#### Given task A:
Report each line of the listing below that contains the string "xmlns", treating uppercase and lowercase as different.

* BEGIN Selection *

But hearing the story, being mere audience, isn’t enough to learn it.  Like the bards that kept the Iliad and Odyssey alive through several centuries of the Greek “Dark Age,” during which reading and writing disappeared, and the story lived through oral transmission from older to younger storytellers, the students need to rehearse what they’ve heard from teacher - and a simple, low-tech way for them to do that is simply to re-tell the story they’re hearing, episode by episode, as simple written narrative summaries.¹

Back to the two students I’m tutoring: Today we just concluded our last class together. Over the course of two or three hours of this story-telling for each of twelve days, they’ve gone from the muddle above to being able to tell the story of five millennia, with approximately correct dates, causal connections, main players and events - and with enthusiasm. That’s roughly how long it took Homeric bards to recite the Iliad and the Odyssey.

I share this simply because I find it wonderful, but vexingly difficult to implement in the school setting. In schools, bells would have stopped the story. Other classes would have choked and vitiated the story’s roots with competing homework. Large class sizes would have made the constant comprehension-checking conversations impossible - unless one of you can suggest a way to pull it off, for which I’m all ears.

* END Selection *
* BEGIN Data supplied *

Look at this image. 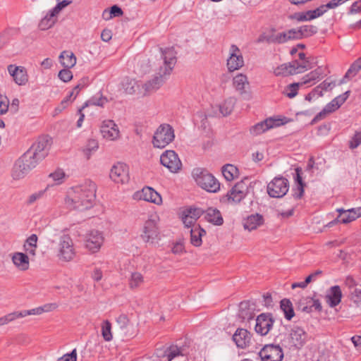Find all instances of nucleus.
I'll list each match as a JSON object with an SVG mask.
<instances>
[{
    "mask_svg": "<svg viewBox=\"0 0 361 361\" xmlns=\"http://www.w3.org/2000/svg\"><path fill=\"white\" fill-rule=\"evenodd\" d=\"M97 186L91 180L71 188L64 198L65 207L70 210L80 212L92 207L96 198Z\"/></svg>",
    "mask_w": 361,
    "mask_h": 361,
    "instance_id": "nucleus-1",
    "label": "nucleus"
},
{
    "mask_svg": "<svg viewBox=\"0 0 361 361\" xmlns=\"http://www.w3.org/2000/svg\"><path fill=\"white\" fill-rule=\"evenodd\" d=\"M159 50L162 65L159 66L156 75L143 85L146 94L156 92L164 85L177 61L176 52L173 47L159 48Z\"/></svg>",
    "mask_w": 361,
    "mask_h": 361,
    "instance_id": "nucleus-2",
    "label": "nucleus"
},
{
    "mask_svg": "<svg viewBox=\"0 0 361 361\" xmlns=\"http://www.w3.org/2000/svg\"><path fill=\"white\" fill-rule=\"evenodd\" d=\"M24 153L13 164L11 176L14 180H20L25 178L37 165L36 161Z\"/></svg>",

* END Data supplied *

#### Given task B:
Continue the piece above about teaching history through storytelling, starting right after its last sentence.

#### Exercise response A:
    "mask_svg": "<svg viewBox=\"0 0 361 361\" xmlns=\"http://www.w3.org/2000/svg\"><path fill=\"white\" fill-rule=\"evenodd\" d=\"M97 186L91 180L71 188L64 198L65 207L70 210L80 212L92 207L96 198Z\"/></svg>",
    "mask_svg": "<svg viewBox=\"0 0 361 361\" xmlns=\"http://www.w3.org/2000/svg\"><path fill=\"white\" fill-rule=\"evenodd\" d=\"M159 50L162 65L159 66L156 75L143 85L146 94L156 92L164 85L177 61L176 52L173 47L159 48Z\"/></svg>",
    "mask_svg": "<svg viewBox=\"0 0 361 361\" xmlns=\"http://www.w3.org/2000/svg\"><path fill=\"white\" fill-rule=\"evenodd\" d=\"M24 153L13 164L11 176L14 180H20L25 178L37 165L36 161Z\"/></svg>",

#### Exercise response B:
I know it’s not fair that all students can’t afford this kind of private education - but I wonder if a different approach to delivering it (YouTube presentations?) might not narrow that unjust gap.  But besides that, I just discovered a book that comes very close to that “bardic” approach to narrative history.

E.H. Gombrich’s A Little History of the World: The Big Picture for Little People, English Language Learners, and Historically Clueless Adultsgombrich

Gombrich is deservedly acclaimed for his majestic The Story of Art, which was my college art history textbook; but he wrote A Little History of the World for children. The results are overall wonderful: the readability level, lexically and syntactically, is appropriate for eight-year-olds, but better still, so is the tone. By tailoring his story for that toughest of audiences, eight-year-olds - too young to pimp for grades and too alive to endure boredom - Gombrich succeeds at restoring the wonders of storytelling to world history, in a way that has both entertained me and, better still, clarified for me some of the basic stories and their significance to the bigger story. Best of all, he refuses to underrate his audience by refusing to dumb history down; the waters stay deep, but because they’re unmuddied by too many names, dates, and ten-dollar words, they’re clearer too. They never lose track of the storyline. (To see just how “deep” this history is, check out this commentary on the controversy it has caused between conservatives and progressives in England. And I’ll add my own little cavil: Gombrich seems to lose his objectivity when treating Judeo-Christianity as history, implying more metaphysical truth in it than in the other world religions he discusses. But maybe I’m just sensitive that way.)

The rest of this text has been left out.